§ **Your goal**:
Copy out word for word the lines of data beginning with the line that contains "The photograph in" and continuing through the line that contains "Between these two, the".

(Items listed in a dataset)
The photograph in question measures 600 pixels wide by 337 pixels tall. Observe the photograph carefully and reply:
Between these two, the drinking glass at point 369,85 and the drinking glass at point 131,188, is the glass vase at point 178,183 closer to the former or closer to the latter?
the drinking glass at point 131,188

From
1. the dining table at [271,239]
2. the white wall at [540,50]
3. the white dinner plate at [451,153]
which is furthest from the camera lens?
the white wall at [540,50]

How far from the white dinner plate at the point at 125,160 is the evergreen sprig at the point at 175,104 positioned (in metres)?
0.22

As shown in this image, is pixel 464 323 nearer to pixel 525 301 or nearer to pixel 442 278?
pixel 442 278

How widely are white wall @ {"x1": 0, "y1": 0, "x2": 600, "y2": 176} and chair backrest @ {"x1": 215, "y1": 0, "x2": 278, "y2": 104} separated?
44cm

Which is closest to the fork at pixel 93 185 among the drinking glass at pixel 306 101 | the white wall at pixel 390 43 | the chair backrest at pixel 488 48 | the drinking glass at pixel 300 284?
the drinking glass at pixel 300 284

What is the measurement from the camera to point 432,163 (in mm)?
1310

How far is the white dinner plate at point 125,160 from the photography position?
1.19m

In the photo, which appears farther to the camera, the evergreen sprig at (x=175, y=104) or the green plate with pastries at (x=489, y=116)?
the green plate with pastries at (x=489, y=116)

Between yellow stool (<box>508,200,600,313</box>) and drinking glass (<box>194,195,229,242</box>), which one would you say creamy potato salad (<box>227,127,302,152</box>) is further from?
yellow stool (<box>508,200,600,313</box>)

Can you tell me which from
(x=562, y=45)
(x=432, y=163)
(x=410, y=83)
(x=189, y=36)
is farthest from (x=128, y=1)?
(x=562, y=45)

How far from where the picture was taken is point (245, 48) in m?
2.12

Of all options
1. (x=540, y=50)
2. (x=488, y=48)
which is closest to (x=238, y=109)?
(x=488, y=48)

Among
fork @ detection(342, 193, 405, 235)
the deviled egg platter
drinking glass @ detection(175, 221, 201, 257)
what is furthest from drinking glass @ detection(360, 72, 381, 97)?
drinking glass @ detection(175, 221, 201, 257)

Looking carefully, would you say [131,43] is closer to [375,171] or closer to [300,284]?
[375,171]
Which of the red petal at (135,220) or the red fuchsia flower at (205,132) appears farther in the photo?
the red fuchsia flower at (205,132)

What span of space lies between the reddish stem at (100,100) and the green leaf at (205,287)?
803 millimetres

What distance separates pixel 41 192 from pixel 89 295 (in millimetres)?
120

--

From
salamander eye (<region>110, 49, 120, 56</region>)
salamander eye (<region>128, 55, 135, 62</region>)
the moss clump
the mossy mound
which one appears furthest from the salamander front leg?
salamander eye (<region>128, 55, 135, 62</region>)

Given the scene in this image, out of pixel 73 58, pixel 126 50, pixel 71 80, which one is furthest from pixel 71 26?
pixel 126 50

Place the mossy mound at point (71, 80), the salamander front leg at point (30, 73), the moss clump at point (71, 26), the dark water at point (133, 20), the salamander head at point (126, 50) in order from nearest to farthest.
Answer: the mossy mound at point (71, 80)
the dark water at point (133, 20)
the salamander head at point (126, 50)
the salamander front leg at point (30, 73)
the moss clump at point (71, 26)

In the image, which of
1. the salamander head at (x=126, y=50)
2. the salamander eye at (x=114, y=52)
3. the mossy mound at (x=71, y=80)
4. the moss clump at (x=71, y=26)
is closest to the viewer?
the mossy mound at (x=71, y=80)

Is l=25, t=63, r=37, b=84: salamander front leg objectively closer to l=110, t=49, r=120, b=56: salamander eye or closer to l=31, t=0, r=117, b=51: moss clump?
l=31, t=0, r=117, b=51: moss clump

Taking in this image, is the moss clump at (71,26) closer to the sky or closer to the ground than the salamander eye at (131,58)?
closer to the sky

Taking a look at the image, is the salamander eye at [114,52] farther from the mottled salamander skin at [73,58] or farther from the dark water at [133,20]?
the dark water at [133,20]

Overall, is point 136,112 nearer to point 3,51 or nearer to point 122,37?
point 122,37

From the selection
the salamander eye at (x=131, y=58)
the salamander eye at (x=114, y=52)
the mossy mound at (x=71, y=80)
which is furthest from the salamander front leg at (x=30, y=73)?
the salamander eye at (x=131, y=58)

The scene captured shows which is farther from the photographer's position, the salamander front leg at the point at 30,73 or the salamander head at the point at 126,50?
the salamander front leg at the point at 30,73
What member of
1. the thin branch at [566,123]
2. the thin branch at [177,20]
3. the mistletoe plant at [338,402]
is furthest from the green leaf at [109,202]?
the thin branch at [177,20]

--

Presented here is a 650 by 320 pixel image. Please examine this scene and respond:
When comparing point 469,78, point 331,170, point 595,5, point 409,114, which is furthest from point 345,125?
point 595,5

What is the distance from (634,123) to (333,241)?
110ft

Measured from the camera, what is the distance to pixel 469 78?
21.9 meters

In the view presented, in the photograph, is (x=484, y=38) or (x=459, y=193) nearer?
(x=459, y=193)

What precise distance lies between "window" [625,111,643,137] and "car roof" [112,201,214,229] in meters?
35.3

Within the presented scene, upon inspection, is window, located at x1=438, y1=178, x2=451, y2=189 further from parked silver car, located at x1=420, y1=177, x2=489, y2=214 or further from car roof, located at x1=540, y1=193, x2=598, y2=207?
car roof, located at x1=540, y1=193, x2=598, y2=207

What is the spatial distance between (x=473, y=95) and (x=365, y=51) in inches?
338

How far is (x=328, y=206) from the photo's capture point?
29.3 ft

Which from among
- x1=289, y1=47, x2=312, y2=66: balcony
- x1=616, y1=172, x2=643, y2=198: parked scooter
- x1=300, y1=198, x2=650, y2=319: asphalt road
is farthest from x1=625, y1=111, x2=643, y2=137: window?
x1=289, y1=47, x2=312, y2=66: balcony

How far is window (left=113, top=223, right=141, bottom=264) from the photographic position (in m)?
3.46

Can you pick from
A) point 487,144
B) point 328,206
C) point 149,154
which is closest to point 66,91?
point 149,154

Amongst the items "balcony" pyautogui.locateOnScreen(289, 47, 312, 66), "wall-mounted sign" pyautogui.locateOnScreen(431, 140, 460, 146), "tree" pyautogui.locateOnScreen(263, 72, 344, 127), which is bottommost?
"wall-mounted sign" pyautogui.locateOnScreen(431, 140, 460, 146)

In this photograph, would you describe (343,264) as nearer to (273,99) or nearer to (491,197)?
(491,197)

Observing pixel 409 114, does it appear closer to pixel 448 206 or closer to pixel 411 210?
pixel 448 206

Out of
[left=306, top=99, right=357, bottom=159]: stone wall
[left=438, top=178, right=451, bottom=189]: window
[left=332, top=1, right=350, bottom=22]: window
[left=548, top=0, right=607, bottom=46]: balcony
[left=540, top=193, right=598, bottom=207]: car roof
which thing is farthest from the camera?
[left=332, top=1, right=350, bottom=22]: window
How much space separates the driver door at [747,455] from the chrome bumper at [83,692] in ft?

§ **Solution to this exercise**:
The photograph in question measures 600 pixels wide by 337 pixels tall. Observe the photograph carefully and reply:
Between these two, the drinking glass at point 369,85 and the drinking glass at point 131,188, is the glass vase at point 178,183 closer to the former or closer to the latter?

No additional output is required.